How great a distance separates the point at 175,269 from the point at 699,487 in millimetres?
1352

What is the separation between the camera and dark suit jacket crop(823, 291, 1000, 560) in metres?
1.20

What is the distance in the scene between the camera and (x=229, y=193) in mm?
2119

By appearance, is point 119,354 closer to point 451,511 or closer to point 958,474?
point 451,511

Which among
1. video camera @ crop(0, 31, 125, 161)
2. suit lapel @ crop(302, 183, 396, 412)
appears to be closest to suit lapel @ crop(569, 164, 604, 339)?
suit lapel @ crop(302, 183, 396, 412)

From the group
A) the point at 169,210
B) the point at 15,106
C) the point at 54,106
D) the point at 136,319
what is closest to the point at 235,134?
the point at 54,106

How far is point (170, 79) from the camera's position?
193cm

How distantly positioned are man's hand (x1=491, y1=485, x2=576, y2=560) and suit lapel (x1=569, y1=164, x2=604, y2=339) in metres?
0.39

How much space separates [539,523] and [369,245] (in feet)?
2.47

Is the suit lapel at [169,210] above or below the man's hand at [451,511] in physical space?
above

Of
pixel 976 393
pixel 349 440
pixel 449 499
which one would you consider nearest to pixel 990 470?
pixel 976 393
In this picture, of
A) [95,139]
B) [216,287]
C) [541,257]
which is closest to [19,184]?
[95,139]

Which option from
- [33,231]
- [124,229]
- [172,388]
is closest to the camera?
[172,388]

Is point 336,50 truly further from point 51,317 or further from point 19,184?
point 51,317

- - - - -

## Written request
Scale the lines of the listing from the one holding "Is point 336,50" through the end of the listing, both included, and give only those lines. Keep the requests unchanged, but multiply every coordinate in the answers by 0.95 and round to whole numbers, with halves rounded up.

## Answer to the exercise
Is point 336,50 truly further from point 51,317 or further from point 19,184?
point 48,301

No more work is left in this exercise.